Application profiles are critical for accommodating compatibility among exchange media such as CD. The DICOM standard has specified several profiles (different for various applications), which contain only a limited number of choices. Some examples: - Cardiology profile can store an image only with specific transfer syntax, which is “lossless” JPEG compression.
- Other profiles are specified for ultrasound, CT/MR and dentistry in order to accommodate teaching files that store any image type (from multiple SOP Classes to more generic media). There is a general purpose CD-R and DVD application profile specified.
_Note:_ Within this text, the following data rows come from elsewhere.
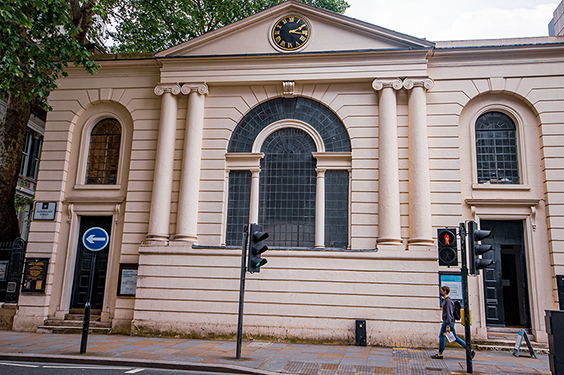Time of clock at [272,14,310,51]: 2:16
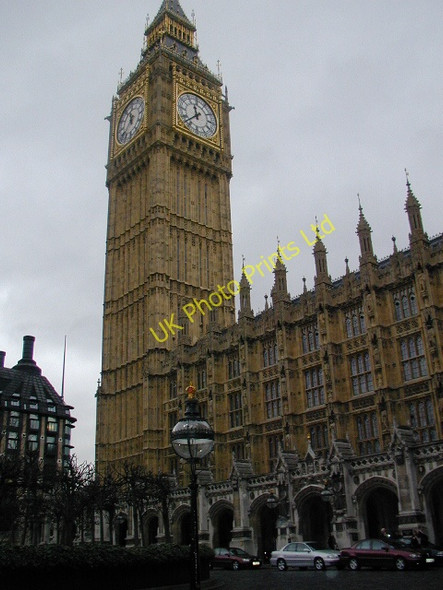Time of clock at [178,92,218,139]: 11:37
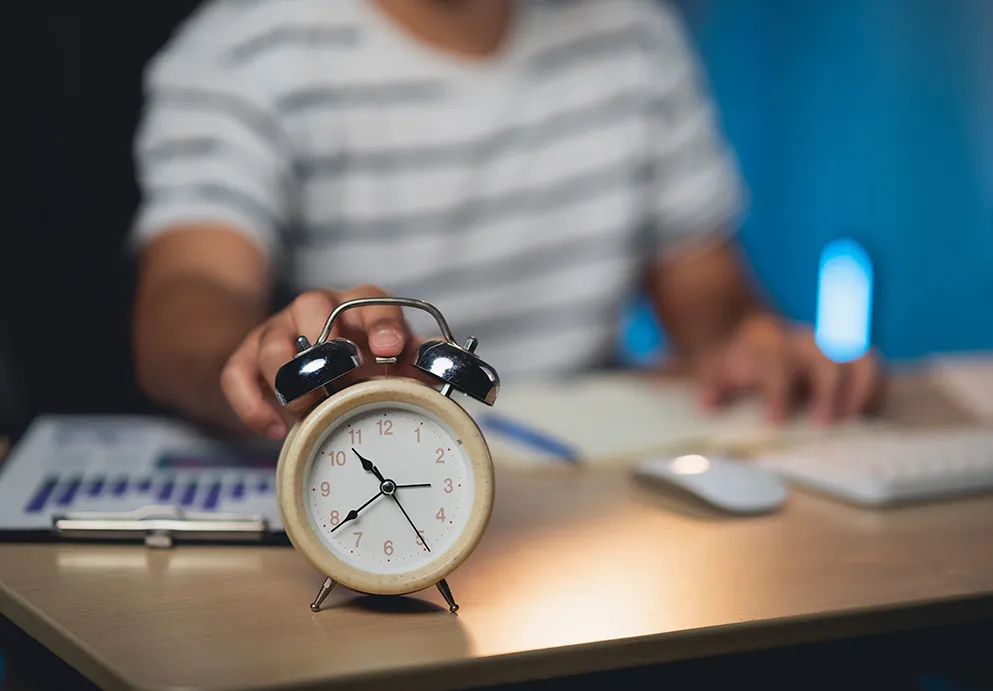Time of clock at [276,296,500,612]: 10:39
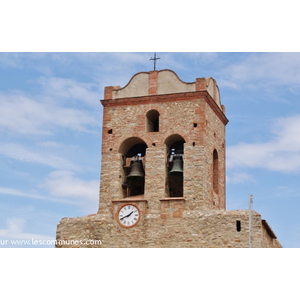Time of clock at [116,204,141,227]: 1:41
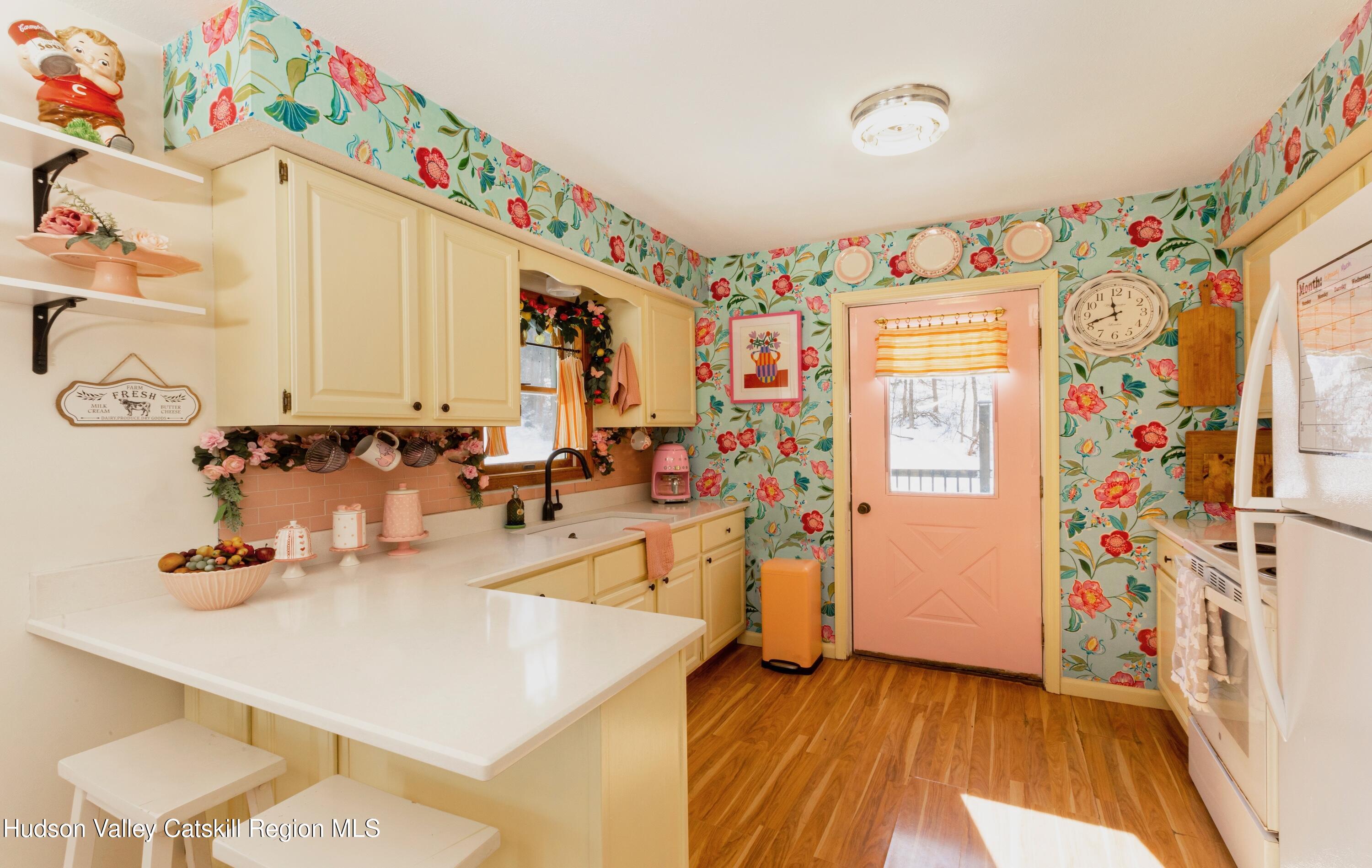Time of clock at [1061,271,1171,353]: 11:41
There are standard identifications for these profiles that are used to uniquely define these, such in a DICOM Conformance Statement. The specification of each media storage application profile consists of the following: - The description of the application addressed by the application profile and its context of the application.
- The selection, at the data format layer, of a number of specific objects and associated SOP Classes. For each SOP class it is specified if its support is required or optional within the context of this profile.
- The selection of a specific media format definition and this is done by reference to PS 3.12 of the DICOM standard, which specifies the selected physical medium, a specific associated media format and the mapping of this media format services onto the DICOM file service.
- The selection of appropriate transfer syntaxes and selection of a specific security profile
- Other choices for specific attributes facilitating interoperability such as specific color encoding, etc.